## [STATED EXERCISE]
Write out the listing exactly as it is given.

Records
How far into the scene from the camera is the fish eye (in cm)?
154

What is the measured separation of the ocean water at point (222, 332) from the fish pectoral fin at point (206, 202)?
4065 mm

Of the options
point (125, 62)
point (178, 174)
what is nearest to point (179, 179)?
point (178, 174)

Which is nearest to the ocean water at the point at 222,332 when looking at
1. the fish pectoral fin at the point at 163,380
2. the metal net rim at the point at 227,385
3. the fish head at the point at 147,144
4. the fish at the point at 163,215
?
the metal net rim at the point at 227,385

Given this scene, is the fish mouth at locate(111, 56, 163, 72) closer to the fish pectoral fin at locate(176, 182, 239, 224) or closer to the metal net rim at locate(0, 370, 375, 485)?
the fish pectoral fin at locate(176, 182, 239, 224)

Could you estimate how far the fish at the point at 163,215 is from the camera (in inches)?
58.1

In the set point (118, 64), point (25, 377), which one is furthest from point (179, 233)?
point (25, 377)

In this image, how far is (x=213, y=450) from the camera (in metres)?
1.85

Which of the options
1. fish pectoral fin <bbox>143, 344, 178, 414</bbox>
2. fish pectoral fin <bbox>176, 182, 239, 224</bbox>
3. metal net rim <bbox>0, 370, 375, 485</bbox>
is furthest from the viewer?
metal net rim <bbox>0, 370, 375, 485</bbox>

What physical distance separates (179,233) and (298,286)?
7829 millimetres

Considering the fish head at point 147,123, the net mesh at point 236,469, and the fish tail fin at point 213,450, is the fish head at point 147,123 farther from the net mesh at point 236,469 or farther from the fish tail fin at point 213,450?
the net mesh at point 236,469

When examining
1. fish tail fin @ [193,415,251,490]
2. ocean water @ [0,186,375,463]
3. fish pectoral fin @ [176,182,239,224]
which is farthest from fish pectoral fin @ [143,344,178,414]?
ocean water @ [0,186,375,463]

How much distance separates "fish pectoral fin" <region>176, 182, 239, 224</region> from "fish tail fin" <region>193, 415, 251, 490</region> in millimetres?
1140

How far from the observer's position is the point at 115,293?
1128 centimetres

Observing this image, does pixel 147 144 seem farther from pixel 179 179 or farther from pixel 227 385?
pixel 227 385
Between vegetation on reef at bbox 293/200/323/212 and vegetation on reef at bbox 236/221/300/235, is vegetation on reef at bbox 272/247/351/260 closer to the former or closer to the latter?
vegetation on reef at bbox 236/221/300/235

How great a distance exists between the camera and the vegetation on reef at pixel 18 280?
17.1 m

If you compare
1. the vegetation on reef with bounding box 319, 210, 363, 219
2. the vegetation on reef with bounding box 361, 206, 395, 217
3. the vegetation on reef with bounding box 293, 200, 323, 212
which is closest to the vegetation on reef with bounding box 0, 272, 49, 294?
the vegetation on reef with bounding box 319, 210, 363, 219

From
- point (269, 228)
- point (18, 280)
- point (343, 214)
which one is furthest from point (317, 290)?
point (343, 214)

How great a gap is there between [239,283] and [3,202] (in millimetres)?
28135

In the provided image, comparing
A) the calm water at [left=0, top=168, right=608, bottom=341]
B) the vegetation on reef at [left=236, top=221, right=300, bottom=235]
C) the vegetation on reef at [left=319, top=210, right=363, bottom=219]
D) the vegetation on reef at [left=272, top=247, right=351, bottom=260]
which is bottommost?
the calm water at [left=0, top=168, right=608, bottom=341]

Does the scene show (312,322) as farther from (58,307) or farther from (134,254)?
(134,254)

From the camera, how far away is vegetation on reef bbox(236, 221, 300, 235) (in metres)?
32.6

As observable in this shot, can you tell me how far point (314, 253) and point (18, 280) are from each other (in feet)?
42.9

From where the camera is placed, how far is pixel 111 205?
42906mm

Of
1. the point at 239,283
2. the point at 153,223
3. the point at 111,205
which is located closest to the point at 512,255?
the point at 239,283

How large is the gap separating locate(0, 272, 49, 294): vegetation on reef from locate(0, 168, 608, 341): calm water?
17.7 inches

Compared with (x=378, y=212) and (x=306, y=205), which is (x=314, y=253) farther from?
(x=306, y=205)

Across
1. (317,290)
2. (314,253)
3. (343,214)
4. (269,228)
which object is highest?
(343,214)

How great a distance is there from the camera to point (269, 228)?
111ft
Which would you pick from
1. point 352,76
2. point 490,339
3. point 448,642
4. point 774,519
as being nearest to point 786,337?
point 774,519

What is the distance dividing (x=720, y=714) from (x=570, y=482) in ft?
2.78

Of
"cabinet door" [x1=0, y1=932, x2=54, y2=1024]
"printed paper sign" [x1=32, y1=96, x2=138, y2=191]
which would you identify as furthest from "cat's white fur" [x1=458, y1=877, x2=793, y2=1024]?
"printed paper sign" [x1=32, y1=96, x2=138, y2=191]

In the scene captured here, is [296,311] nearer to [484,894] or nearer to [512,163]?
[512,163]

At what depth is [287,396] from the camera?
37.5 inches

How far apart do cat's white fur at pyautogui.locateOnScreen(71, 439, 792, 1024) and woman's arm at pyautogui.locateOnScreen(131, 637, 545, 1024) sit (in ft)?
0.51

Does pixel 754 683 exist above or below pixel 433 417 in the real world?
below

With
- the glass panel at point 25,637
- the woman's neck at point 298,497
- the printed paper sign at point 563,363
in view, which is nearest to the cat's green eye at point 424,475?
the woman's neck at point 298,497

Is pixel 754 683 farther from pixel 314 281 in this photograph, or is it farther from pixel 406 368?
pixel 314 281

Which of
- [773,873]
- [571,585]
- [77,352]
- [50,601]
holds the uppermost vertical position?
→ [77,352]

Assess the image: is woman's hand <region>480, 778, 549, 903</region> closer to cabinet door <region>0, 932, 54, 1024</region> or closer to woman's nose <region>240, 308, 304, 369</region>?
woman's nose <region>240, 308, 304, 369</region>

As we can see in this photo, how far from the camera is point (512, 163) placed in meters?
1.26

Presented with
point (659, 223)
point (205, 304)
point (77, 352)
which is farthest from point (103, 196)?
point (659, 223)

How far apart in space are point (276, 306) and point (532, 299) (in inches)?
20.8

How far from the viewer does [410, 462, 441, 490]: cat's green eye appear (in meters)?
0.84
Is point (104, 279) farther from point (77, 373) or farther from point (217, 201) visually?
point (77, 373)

## [WRITTEN ANSWER]
How far into the scene from the camera is the fish eye (in cm)?
154

What is the measured separation of the ocean water at point (222, 332) from the fish pectoral fin at point (206, 202)?
4065 mm

Of the options
point (125, 62)
point (178, 174)
what is nearest to point (179, 179)?
point (178, 174)

Which is nearest to the ocean water at the point at 222,332 when looking at
1. the fish pectoral fin at the point at 163,380
2. the metal net rim at the point at 227,385
3. the fish head at the point at 147,144
4. the fish at the point at 163,215
?
the metal net rim at the point at 227,385

Given this scene, is the fish mouth at locate(111, 56, 163, 72) closer to the fish pectoral fin at locate(176, 182, 239, 224) or closer to the metal net rim at locate(0, 370, 375, 485)?
the fish pectoral fin at locate(176, 182, 239, 224)

Could you estimate how far the fish at the point at 163,215 is from the camera (in inches)?
58.1

In the set point (118, 64), point (25, 377), which one is furthest from point (179, 233)?
point (25, 377)

In this image, how far is (x=213, y=450) from the camera (in metres)?
1.85

Which of the options
1. fish pectoral fin <bbox>143, 344, 178, 414</bbox>
2. fish pectoral fin <bbox>176, 182, 239, 224</bbox>
3. metal net rim <bbox>0, 370, 375, 485</bbox>
is furthest from the viewer?
metal net rim <bbox>0, 370, 375, 485</bbox>

What physical distance separates (179,233) and (298,286)?
7829 millimetres

Considering the fish head at point 147,123, the net mesh at point 236,469, and the fish tail fin at point 213,450, is the fish head at point 147,123 farther from the net mesh at point 236,469 or farther from the fish tail fin at point 213,450?
the net mesh at point 236,469

When examining
1. fish tail fin @ [193,415,251,490]
2. ocean water @ [0,186,375,463]
3. fish pectoral fin @ [176,182,239,224]
which is farthest from fish pectoral fin @ [143,344,178,414]?
ocean water @ [0,186,375,463]

How much distance separates "fish pectoral fin" <region>176, 182, 239, 224</region> from "fish tail fin" <region>193, 415, 251, 490</region> in millimetres?
1140

How far from the observer's position is the point at 115,293?
1128 centimetres

Observing this image, does pixel 147 144 seem farther from pixel 179 179 or farther from pixel 227 385?
pixel 227 385
Between vegetation on reef at bbox 293/200/323/212 and vegetation on reef at bbox 236/221/300/235, is vegetation on reef at bbox 272/247/351/260 closer to the former or closer to the latter?
vegetation on reef at bbox 236/221/300/235

How great a distance exists between the camera and the vegetation on reef at pixel 18 280?
17.1 m

If you compare
1. the vegetation on reef with bounding box 319, 210, 363, 219
2. the vegetation on reef with bounding box 361, 206, 395, 217
3. the vegetation on reef with bounding box 293, 200, 323, 212
which is closest to the vegetation on reef with bounding box 0, 272, 49, 294?
the vegetation on reef with bounding box 319, 210, 363, 219

From
- point (269, 228)
- point (18, 280)
- point (343, 214)
which one is furthest from point (317, 290)?
point (343, 214)

How great a gap is there between [239,283] and [3,202] (in millimetres)?
28135

In the provided image, comparing
A) the calm water at [left=0, top=168, right=608, bottom=341]
B) the vegetation on reef at [left=236, top=221, right=300, bottom=235]
C) the vegetation on reef at [left=319, top=210, right=363, bottom=219]
D) the vegetation on reef at [left=272, top=247, right=351, bottom=260]
which is bottommost?
the calm water at [left=0, top=168, right=608, bottom=341]

Does the scene show (312,322) as farther from (58,307) or farther from (134,254)?
(134,254)

From the camera, how far away is vegetation on reef bbox(236, 221, 300, 235) (in metres)?
32.6

As observable in this shot, can you tell me how far point (314, 253) and point (18, 280) are from each other (in feet)?
42.9

From where the camera is placed, how far is pixel 111 205?
42906mm

Of
1. the point at 239,283
2. the point at 153,223
3. the point at 111,205
which is located closest to the point at 512,255?
the point at 239,283

How large is the gap separating locate(0, 272, 49, 294): vegetation on reef from locate(0, 168, 608, 341): calm water?
17.7 inches

Compared with (x=378, y=212) and (x=306, y=205), which is (x=314, y=253) farther from?
(x=306, y=205)

Across
1. (317,290)
2. (314,253)
3. (343,214)
4. (269,228)
which object is highest?
(343,214)

How great a distance is there from the camera to point (269, 228)?
111ft
Which would you pick from
1. point 352,76
2. point 490,339
3. point 448,642
4. point 774,519
as being nearest to point 786,337?
point 774,519

What is the distance dividing (x=720, y=714) from (x=570, y=482) in ft?
2.78

Of
"cabinet door" [x1=0, y1=932, x2=54, y2=1024]
"printed paper sign" [x1=32, y1=96, x2=138, y2=191]
which would you identify as furthest from "cat's white fur" [x1=458, y1=877, x2=793, y2=1024]?
"printed paper sign" [x1=32, y1=96, x2=138, y2=191]

In the scene captured here, is [296,311] nearer to [484,894] or nearer to [512,163]?
[512,163]

At what depth is [287,396] from the camera?
37.5 inches

How far apart do cat's white fur at pyautogui.locateOnScreen(71, 439, 792, 1024) and woman's arm at pyautogui.locateOnScreen(131, 637, 545, 1024) sit (in ft)?
0.51

Does pixel 754 683 exist above or below pixel 433 417 in the real world?
below

With
- the glass panel at point 25,637
- the woman's neck at point 298,497
- the printed paper sign at point 563,363
in view, which is nearest to the cat's green eye at point 424,475?
the woman's neck at point 298,497

Is pixel 754 683 farther from pixel 314 281 in this photograph, or is it farther from pixel 406 368?
pixel 314 281

Which of
- [773,873]
- [571,585]
- [77,352]
- [50,601]
holds the uppermost vertical position?
→ [77,352]

Assess the image: is woman's hand <region>480, 778, 549, 903</region> closer to cabinet door <region>0, 932, 54, 1024</region> or closer to woman's nose <region>240, 308, 304, 369</region>?
woman's nose <region>240, 308, 304, 369</region>

As we can see in this photo, how far from the camera is point (512, 163) placed in meters?
1.26

Presented with
point (659, 223)
point (205, 304)
point (77, 352)
which is farthest from point (103, 196)?
point (659, 223)

How far apart in space are point (276, 306) and point (532, 299) (in inches)?
20.8

How far from the viewer does [410, 462, 441, 490]: cat's green eye appear (in meters)?
0.84
Is point (104, 279) farther from point (77, 373) or farther from point (217, 201) visually?
point (77, 373)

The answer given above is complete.